The stated purpose of the new "transgender policy" is "to provide fairness and safety for all boxers," but Riley Gaines (pictured above) says it is just wrong.
"You don't even have to have a science degree to know this," she told Fox News. "This is basic, common knowledge. Women are not just a testosterone level, and we're not just men who merely don't have male genitalia, which is the policy the USA Boxing has in place now."
Her issue, she said, is more than just the unfair competition aspect.
"The safety of women has been compromised by USA Boxing's new policies and guidelines, and I think my biggest problem with this new implementation is now we are glorifying men," Gaines continued. "We're calling them champions. We're giving them titles. They're winning prize money for punching women in the face. We're glorifying that, and we're calling it progressive," when it is incredibly regressive.
4Winds USA's Steve McConkey, who started world-class track and field ministries with his wife back in 1981, says this is a relatively new issue.
"Back in that day, this would be unheard of," he says. "It's amazing how the radicals got into sports and used sports as a vehicle to promote the LGBTQ agenda."
In 2003, when his organization started fighting the transgender movement, he was told by a U.S. Olympic attorney that nothing would ever come of it. Now, 20 years later, he admits that he is "pretty surprised" by USA Boxing's move.

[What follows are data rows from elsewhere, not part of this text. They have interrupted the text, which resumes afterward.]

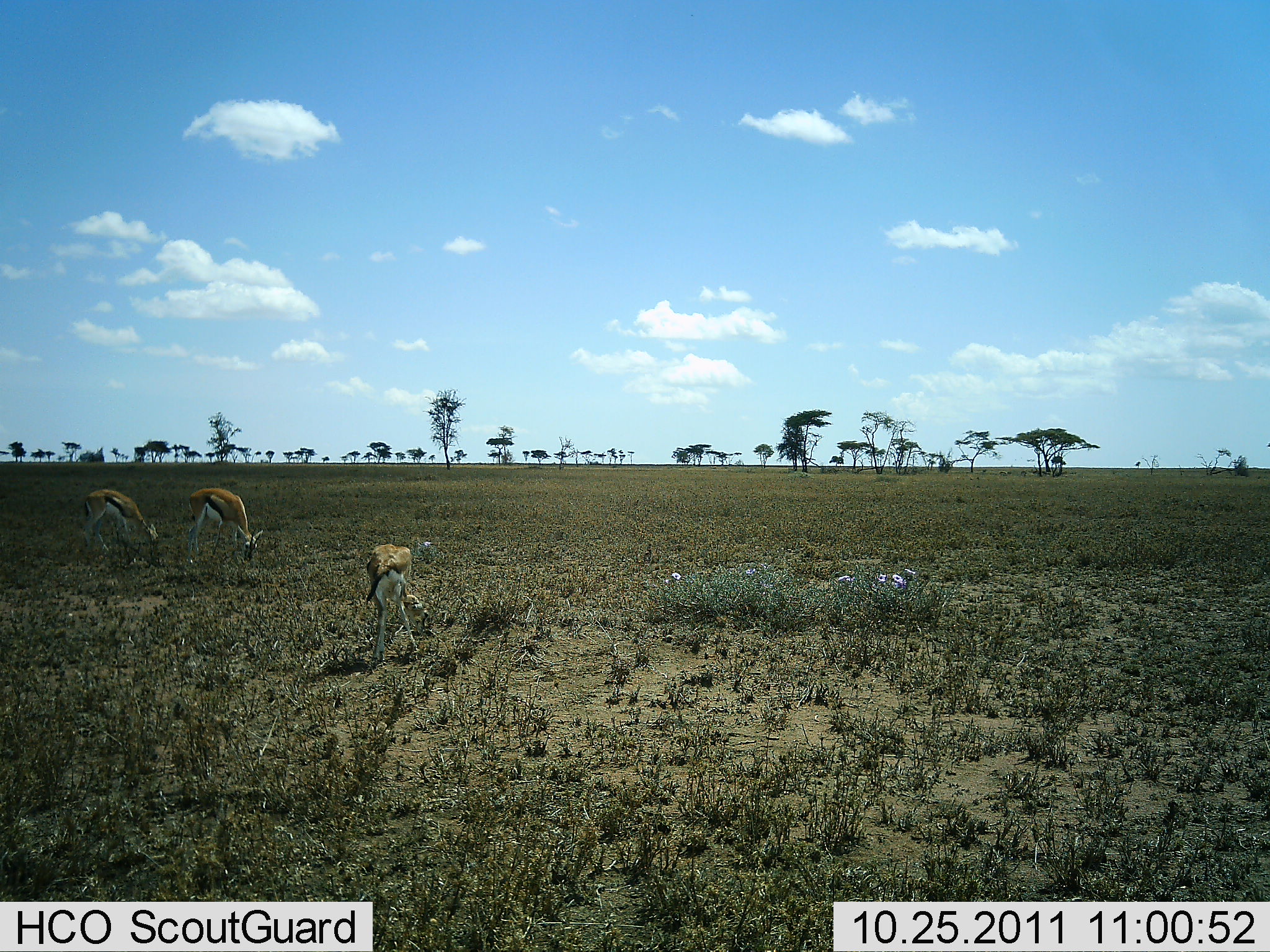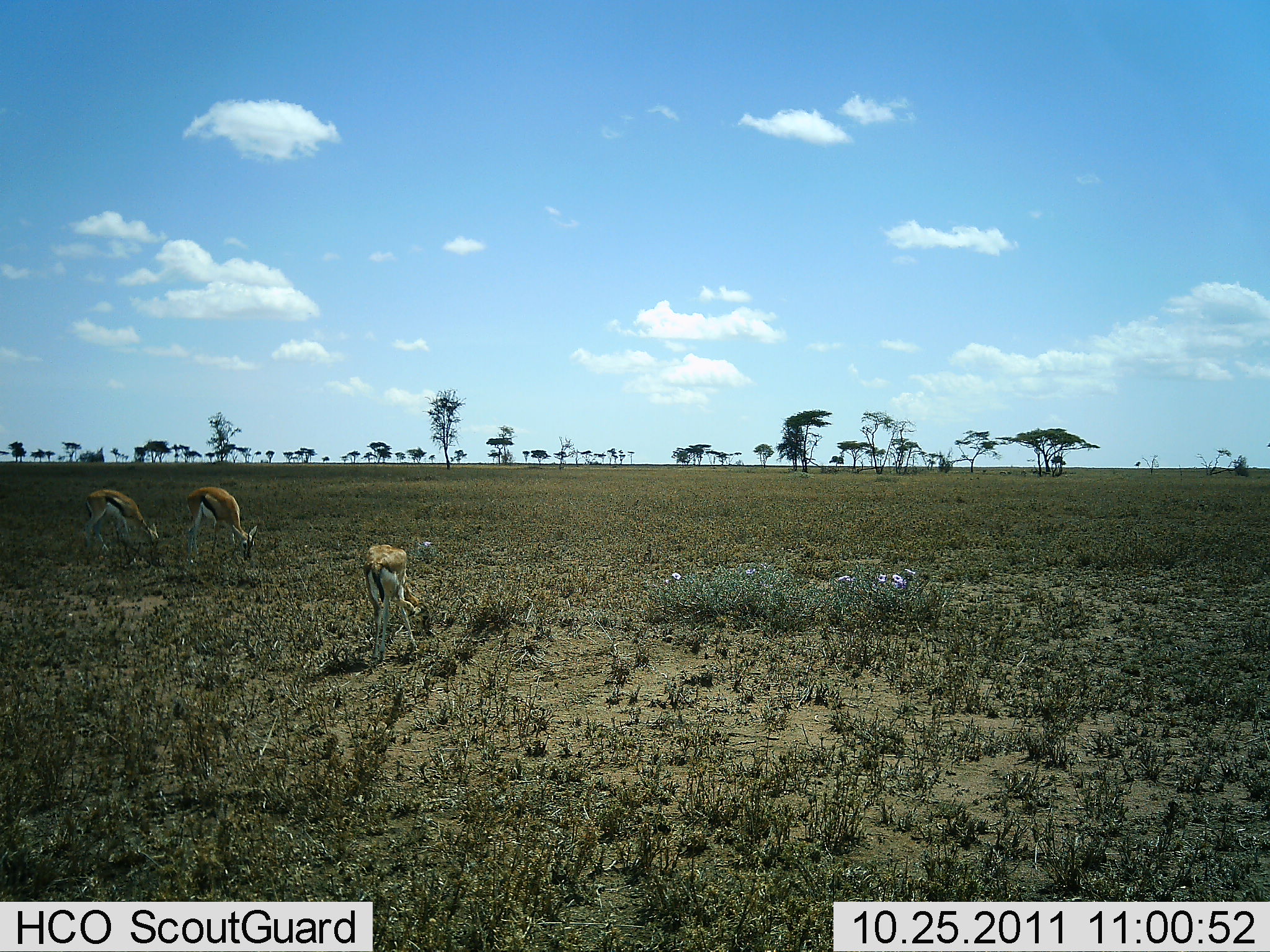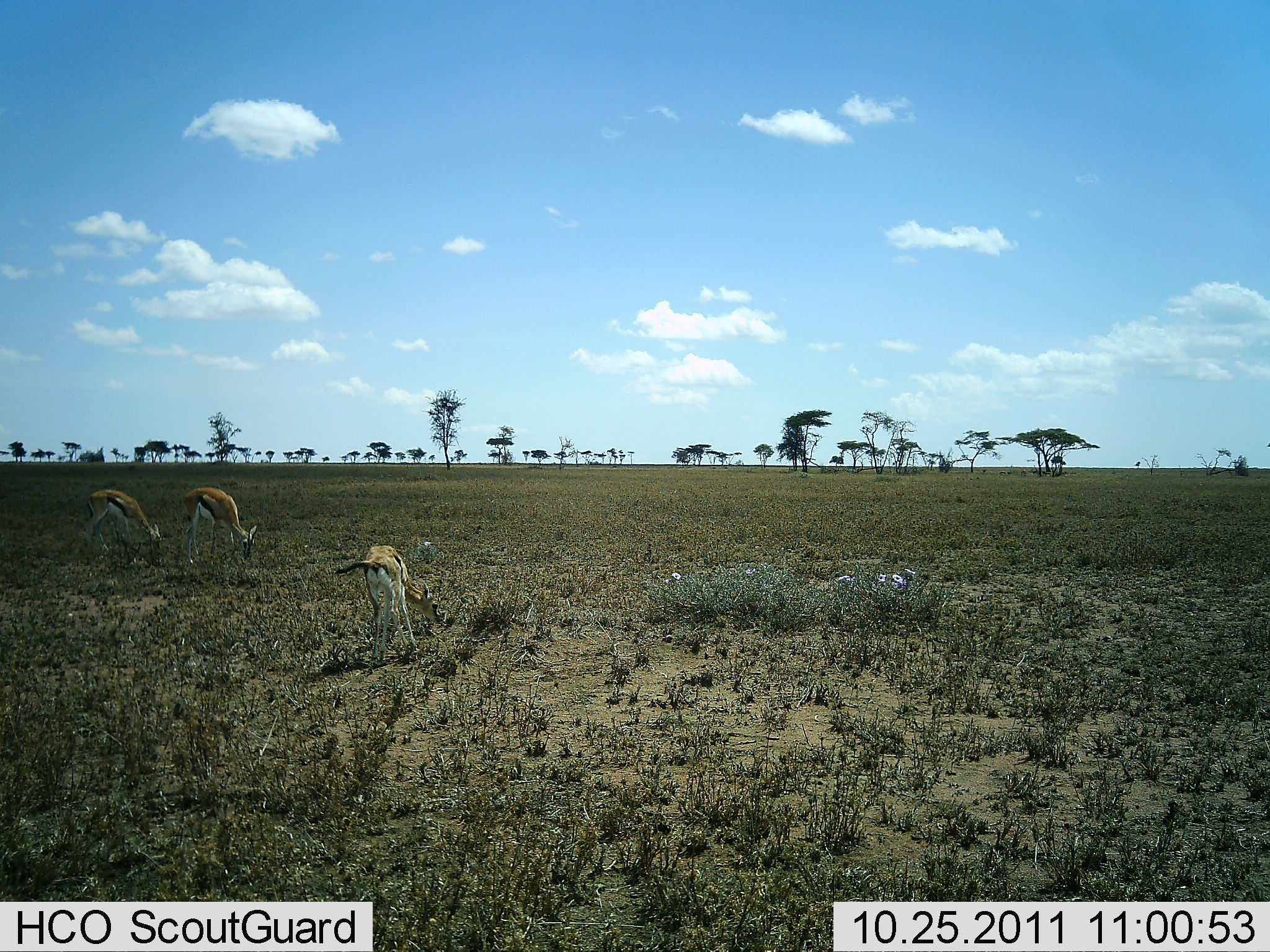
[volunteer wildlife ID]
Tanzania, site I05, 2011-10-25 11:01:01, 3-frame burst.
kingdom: Animalia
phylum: Chordata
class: Mammalia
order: Artiodactyla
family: Bovidae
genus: Eudorcas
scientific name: Eudorcas thomsonii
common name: thomson's gazelle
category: gazellethomsons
Gazellethomsons (thomson's gazelle) (Eudorcas thomsonii), count 3. Behavior (volunteer vote fractions): standing 10%, resting 0%, moving 0%, interacting 0%. Young present (vote fraction): 0%. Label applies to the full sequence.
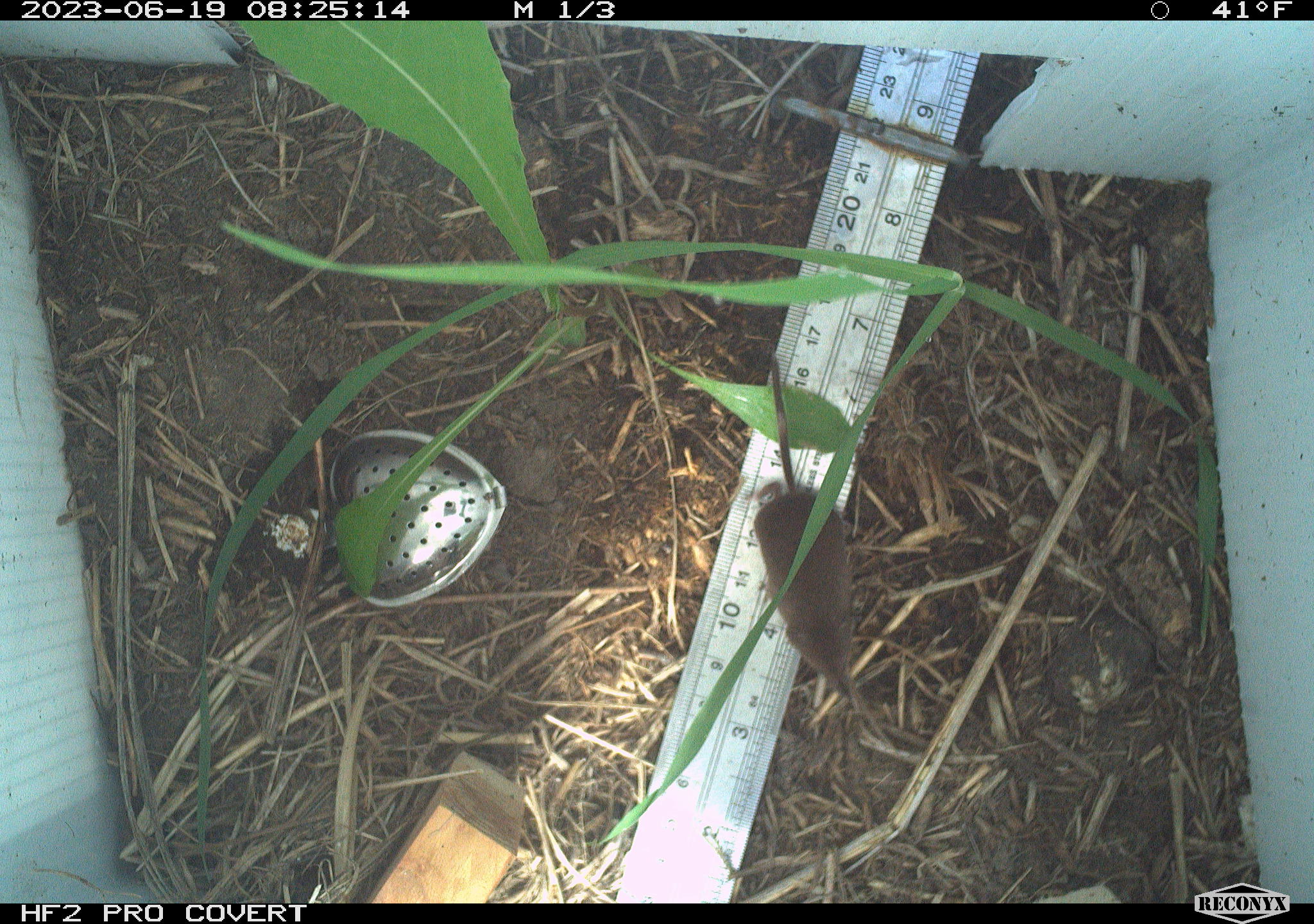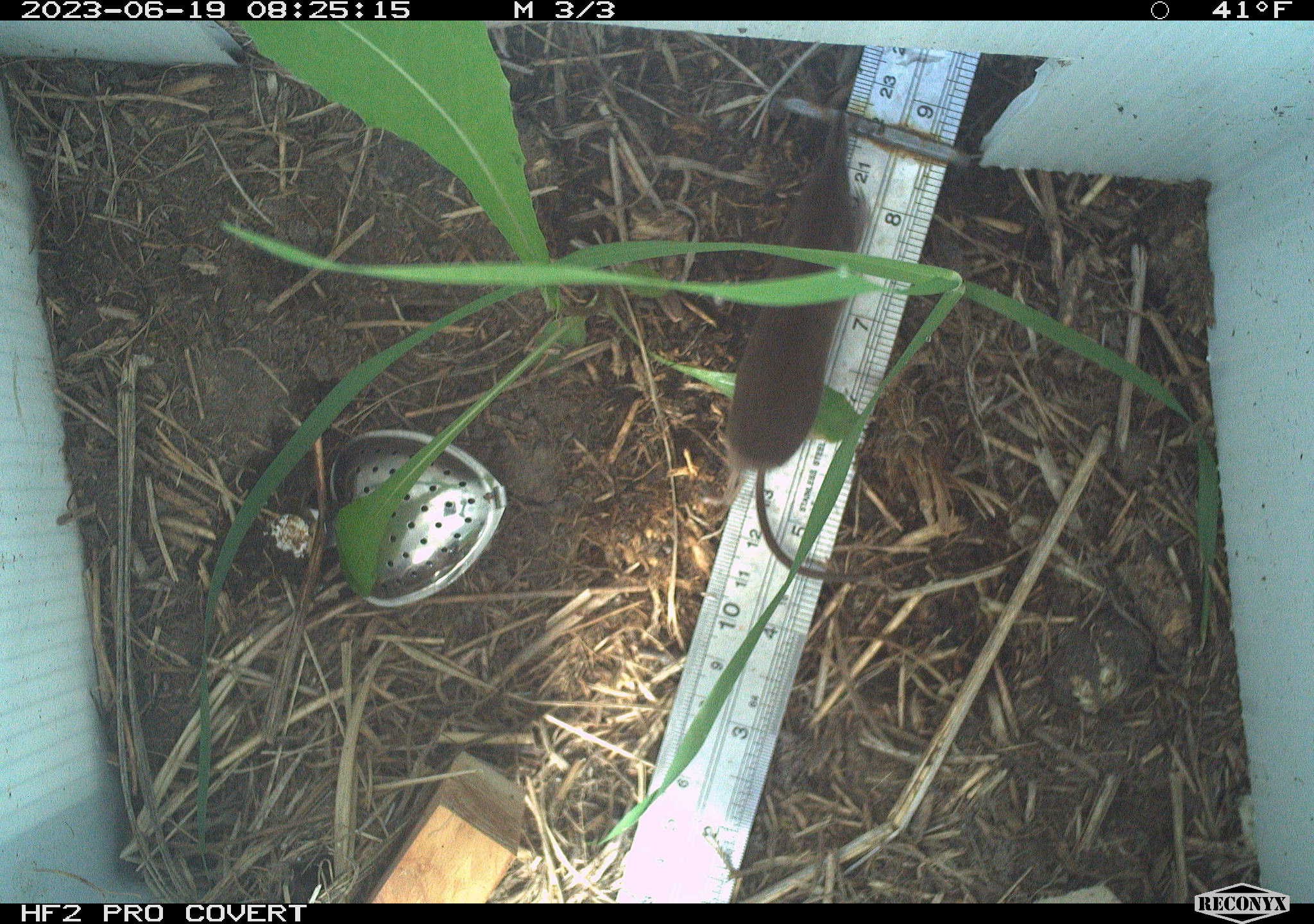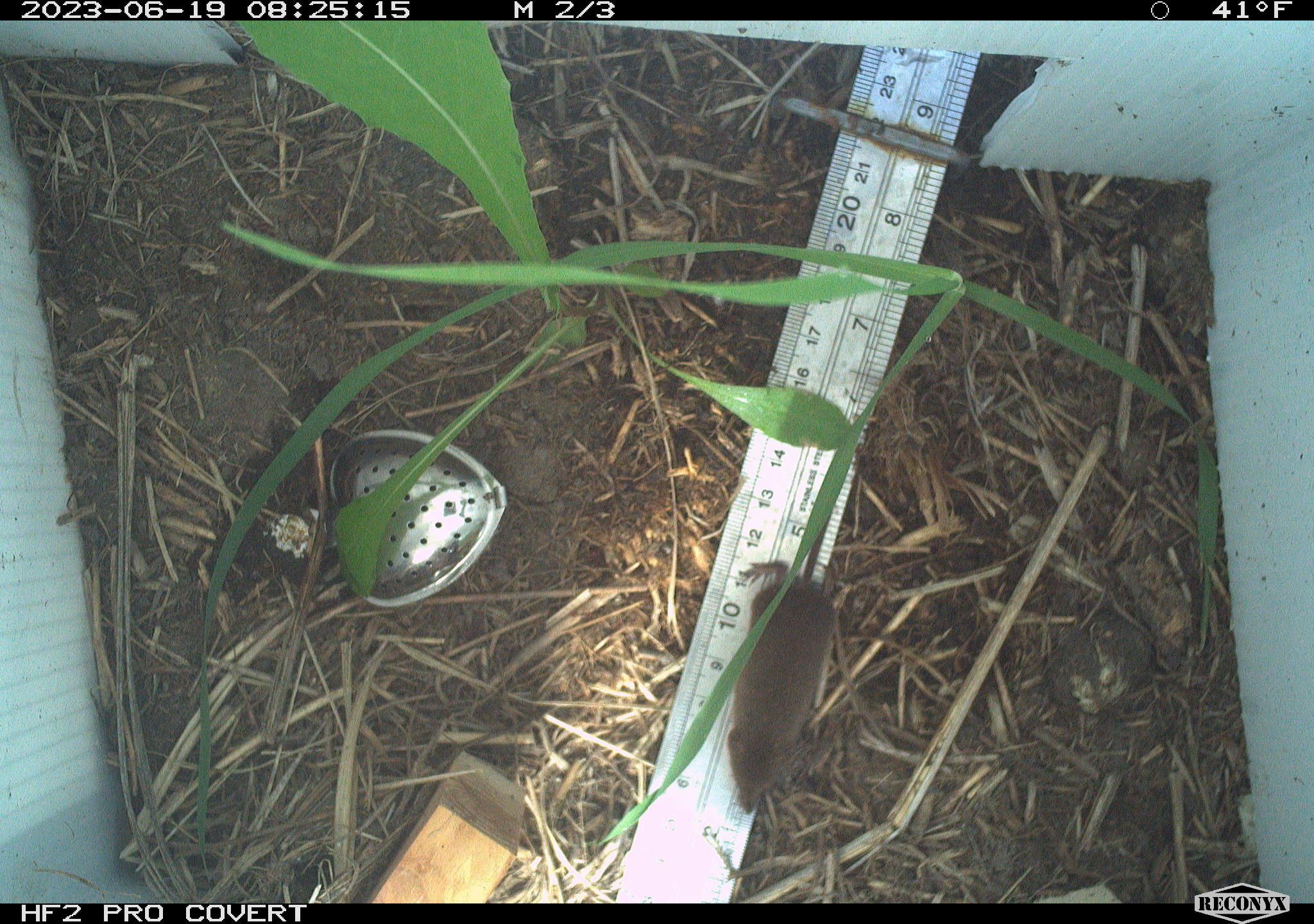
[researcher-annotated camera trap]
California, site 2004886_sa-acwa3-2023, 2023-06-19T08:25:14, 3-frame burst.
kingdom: Animalia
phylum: Chordata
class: Mammalia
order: Eulipotyphla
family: Soricidae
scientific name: Soricidae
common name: shrews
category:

He does not think it happened naturally or by mistake, but he suspects money, power, and fear have had a lot to do with the regression. Science and sense, however, have not.
"[Whether] they're taking hormones or not, 30% of men who claim to be women have more strength than women as a rule," McConkey notes.
As for why this is pushed so heavily on society today, he does not think it has anything to do with athletics.
"I don't even think they care about transgenders, to be honest," McConkey concludes. "I think it's a Marxist attack on the family. They use sports as a vehicle to get this out to harm the family. We don't know the total motivations of why they're doing this, but sometimes you wonder if there's some big donors or something on the outside that are influencing this."